= Daryl Aiden Yow =

Daryl Aiden Yow is a Singapore-based Instagram marketer and photographer who has worked with brands such as Sony, Oppo and Uniqlo. Yow became known on social media as style influencer Andrea Chong's Instagram photographer since 2015. He has accrued more than 100,000 followers on Instagram as of June 2018.

==Plagiarism scandal==
Yow gained widespread media attention in June 2018 after some of the images on his Instagram account and personal website were discovered to be edited or composited photos made from stock images, or from images found on sites such as Pinterest and Reddit. Acting on a tip-off, Singapore-based news site Mothership.sg broke the story on 20 June, providing, in two articles, 21 examples of plagiarised photos, together with their originals, including 10 examples in which Yow was digitally added onto the scene.
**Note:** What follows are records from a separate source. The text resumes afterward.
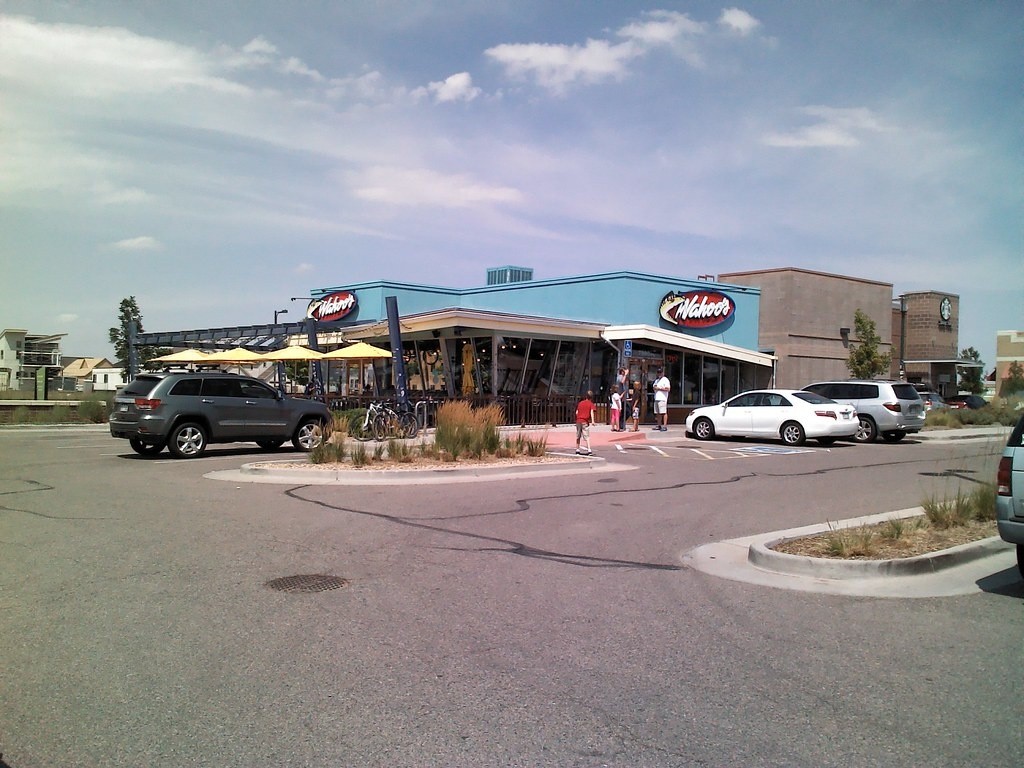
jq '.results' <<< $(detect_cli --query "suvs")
[798,378,927,444]
[109,363,332,460]
[996,414,1024,580]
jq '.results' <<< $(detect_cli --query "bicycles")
[349,399,420,442]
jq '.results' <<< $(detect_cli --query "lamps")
[433,329,441,338]
[454,330,463,337]
[841,326,851,334]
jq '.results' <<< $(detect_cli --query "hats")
[657,368,663,373]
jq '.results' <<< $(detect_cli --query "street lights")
[275,309,289,325]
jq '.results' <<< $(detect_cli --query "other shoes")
[660,427,667,431]
[576,452,580,455]
[588,452,593,456]
[652,425,661,430]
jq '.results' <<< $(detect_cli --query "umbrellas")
[197,348,265,375]
[148,348,210,369]
[260,346,326,382]
[318,342,406,396]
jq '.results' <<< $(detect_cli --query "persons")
[651,368,671,431]
[616,366,633,432]
[575,390,598,454]
[609,384,626,432]
[627,382,641,432]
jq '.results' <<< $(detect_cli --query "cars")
[945,394,987,410]
[686,389,860,445]
[916,391,946,413]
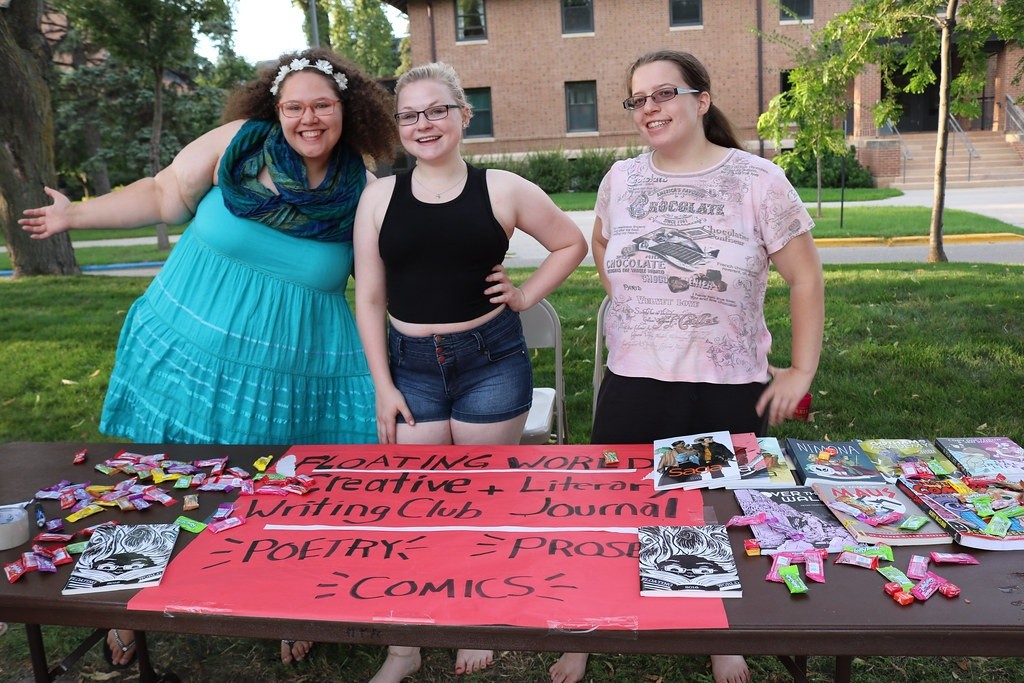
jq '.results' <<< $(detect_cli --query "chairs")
[592,294,610,432]
[518,299,570,445]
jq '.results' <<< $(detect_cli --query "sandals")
[280,639,313,666]
[104,629,138,667]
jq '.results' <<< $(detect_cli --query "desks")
[0,442,1024,683]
Many photographs carried captions implying authorship, such as "Hours well spent waiting for this!"; one photograph was claimed to be taken with a Sony camera that Yow was engaged to advertise.
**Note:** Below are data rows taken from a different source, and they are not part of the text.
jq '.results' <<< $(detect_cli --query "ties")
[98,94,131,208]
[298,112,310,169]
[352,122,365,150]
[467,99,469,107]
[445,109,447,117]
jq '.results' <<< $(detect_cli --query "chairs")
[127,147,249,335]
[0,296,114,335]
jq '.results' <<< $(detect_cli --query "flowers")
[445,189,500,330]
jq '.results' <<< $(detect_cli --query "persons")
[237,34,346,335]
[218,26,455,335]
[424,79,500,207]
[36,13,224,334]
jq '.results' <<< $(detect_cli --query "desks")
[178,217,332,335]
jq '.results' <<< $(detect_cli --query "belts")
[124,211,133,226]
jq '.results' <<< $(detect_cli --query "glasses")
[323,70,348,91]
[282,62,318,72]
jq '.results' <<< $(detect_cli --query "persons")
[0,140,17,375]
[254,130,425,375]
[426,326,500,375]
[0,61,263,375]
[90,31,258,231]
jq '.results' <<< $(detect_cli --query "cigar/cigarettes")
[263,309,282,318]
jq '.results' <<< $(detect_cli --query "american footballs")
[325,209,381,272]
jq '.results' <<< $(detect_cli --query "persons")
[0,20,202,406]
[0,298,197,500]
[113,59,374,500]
The revelations provoked a strong response from members in the local photography and blogging communities, such as Xiaxue and Mrbrown, who condemned Yow for misleading his audience. In response to the allegations of plagiarism, Yow claimed that the image rights have been purchased and that his commercial clients were aware that stock images were used in the collaborative social media posts. He also defended the captions on his Instagram posts, saying he had never claimed that they "were taken live at the scene depicted". Sony Singapore and Uniqlo have declined to comment on whether they were aware of the stock image usage.

Subsequent to the widespread circulation of the story, on 21 June, Yow removed all images from his Instagram feed and issued a statement in which he apologised for making use of others' photographs and misleading his followers with false captions. He maintained that the "end-products" of his collaborations with his friends "remained honest and fair".

On social media, the Daryl Aiden Challenge emerged, which entailed digitally adding oneself into the scene depicted by a stock photo. Corporate brands such as the budget airline Scoot, F&N Seasons and Shopee, and bloggers like Xiaxue updated their social media accounts with posts parodying the incident.

The media attention in June allowed Yow to gain greater popularity and thousands of additional followers by the time he resumed uploading posts to his Instagram feed on 14 September. Yow's first post after the hiatus featured an image of burning prints of the plagiarised photos being thrown into the air. In the same post and in disappearing stories, behind-the-scene videos and photos of the shoot were posted, demonstrating the veracity of the images.